:: EXERCISE DESCRIPTION ::
Will you transcribe the entries that follow, exactly and in full?
※
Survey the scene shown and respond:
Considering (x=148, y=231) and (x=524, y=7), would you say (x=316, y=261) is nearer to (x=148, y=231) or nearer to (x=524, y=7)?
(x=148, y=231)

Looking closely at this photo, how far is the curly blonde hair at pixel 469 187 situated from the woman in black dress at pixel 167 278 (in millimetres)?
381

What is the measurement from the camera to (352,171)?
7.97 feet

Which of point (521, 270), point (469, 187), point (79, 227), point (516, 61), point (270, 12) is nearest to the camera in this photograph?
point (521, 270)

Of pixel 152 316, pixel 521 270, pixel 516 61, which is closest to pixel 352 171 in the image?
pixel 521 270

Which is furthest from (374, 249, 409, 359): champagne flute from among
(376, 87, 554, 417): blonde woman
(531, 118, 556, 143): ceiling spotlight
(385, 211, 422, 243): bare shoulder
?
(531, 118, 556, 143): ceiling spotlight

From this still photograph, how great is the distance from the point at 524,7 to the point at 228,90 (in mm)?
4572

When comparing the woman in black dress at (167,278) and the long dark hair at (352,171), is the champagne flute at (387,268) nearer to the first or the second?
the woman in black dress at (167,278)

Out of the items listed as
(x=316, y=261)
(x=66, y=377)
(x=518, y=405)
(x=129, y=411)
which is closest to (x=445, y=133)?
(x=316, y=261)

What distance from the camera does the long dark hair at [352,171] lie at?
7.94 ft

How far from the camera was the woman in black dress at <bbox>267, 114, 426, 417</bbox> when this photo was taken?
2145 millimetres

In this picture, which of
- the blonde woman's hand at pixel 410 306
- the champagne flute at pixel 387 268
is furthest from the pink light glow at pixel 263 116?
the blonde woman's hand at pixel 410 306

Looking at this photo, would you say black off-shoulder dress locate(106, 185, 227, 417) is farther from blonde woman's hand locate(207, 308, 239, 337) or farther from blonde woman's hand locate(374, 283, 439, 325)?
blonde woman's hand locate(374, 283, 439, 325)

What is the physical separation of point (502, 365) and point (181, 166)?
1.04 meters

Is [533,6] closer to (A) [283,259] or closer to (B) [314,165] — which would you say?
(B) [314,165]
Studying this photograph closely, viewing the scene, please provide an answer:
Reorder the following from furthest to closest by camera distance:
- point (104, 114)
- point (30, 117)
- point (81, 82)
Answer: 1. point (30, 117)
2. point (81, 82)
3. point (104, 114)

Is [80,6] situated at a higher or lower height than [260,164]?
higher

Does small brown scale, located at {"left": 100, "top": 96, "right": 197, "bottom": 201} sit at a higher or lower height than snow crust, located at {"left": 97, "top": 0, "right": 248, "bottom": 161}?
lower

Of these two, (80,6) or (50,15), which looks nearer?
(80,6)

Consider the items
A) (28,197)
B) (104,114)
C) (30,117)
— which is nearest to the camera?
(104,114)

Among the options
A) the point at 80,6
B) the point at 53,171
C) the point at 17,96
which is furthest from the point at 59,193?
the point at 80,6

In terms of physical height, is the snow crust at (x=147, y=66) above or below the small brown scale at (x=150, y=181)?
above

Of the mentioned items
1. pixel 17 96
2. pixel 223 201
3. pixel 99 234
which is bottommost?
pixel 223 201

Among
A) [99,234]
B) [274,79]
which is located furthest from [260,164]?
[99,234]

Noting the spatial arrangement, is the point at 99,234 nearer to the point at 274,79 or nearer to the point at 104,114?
※
:: ANSWER TO THIS PROBLEM ::
Survey the scene shown and respond:
Considering (x=148, y=231) and (x=524, y=7), would you say (x=316, y=261) is nearer to (x=148, y=231) or nearer to (x=524, y=7)?
(x=148, y=231)

Looking closely at this photo, how far is the curly blonde hair at pixel 469 187 situated from the woman in black dress at pixel 167 278 (in millimetres)?
381

What is the measurement from the camera to (352,171)?
7.97 feet

Which of point (521, 270), point (469, 187), point (79, 227), point (516, 61), point (270, 12) is nearest to the camera in this photograph?
point (521, 270)

Of pixel 152 316, pixel 521 270, pixel 516 61, which is closest to pixel 352 171 in the image?
pixel 521 270

Which is furthest from (374, 249, 409, 359): champagne flute from among
(376, 87, 554, 417): blonde woman
(531, 118, 556, 143): ceiling spotlight
(385, 211, 422, 243): bare shoulder
?
(531, 118, 556, 143): ceiling spotlight

From this still photograph, how great is the distance from the point at 524,7 to the point at 228,90 (in mm)?
4572

When comparing the woman in black dress at (167,278) and the long dark hair at (352,171), is the champagne flute at (387,268) nearer to the first or the second?
the woman in black dress at (167,278)

Out of the items listed as
(x=316, y=261)
(x=66, y=377)
(x=518, y=405)
(x=129, y=411)
which is closest to (x=445, y=133)?
(x=316, y=261)

What distance from the camera does the long dark hair at [352,171] lie at?
7.94 ft

How far from the camera was the woman in black dress at <bbox>267, 114, 426, 417</bbox> when this photo was taken?
2145 millimetres

In this picture, which of
- the blonde woman's hand at pixel 410 306
- the champagne flute at pixel 387 268
is furthest from the pink light glow at pixel 263 116?
the blonde woman's hand at pixel 410 306

Looking at this photo, would you say black off-shoulder dress locate(106, 185, 227, 417) is farther from blonde woman's hand locate(207, 308, 239, 337) or farther from blonde woman's hand locate(374, 283, 439, 325)?
blonde woman's hand locate(374, 283, 439, 325)

What is the physical separation of point (502, 365) and point (181, 166)?
1.04 meters

Is [533,6] closer to (A) [283,259] or closer to (B) [314,165] — which would you say?
(B) [314,165]
Studying this photograph closely, viewing the scene, please provide an answer:
Reorder the following from furthest to closest by camera distance:
- point (104, 114)
- point (30, 117)
- point (81, 82)
Answer: 1. point (30, 117)
2. point (81, 82)
3. point (104, 114)

Is [80,6] situated at a higher or lower height than [260,164]?
higher

Does small brown scale, located at {"left": 100, "top": 96, "right": 197, "bottom": 201} sit at a higher or lower height than snow crust, located at {"left": 97, "top": 0, "right": 248, "bottom": 161}?
lower

Of these two, (80,6) or (50,15), which looks nearer?
(80,6)

Consider the items
A) (28,197)
B) (104,114)
C) (30,117)
— which is nearest to the camera?
(104,114)

Among the options
A) the point at 80,6
B) the point at 53,171
C) the point at 17,96
which is furthest from the point at 59,193?
the point at 80,6

In terms of physical height, is the snow crust at (x=147, y=66) above or below the small brown scale at (x=150, y=181)?
above

Of the mentioned items
1. pixel 17 96
2. pixel 223 201
3. pixel 99 234
which is bottommost?
pixel 223 201

Among
A) [99,234]
B) [274,79]
which is located furthest from [260,164]?
[99,234]

Noting the spatial arrangement, is the point at 99,234 nearer to the point at 274,79 or nearer to the point at 104,114?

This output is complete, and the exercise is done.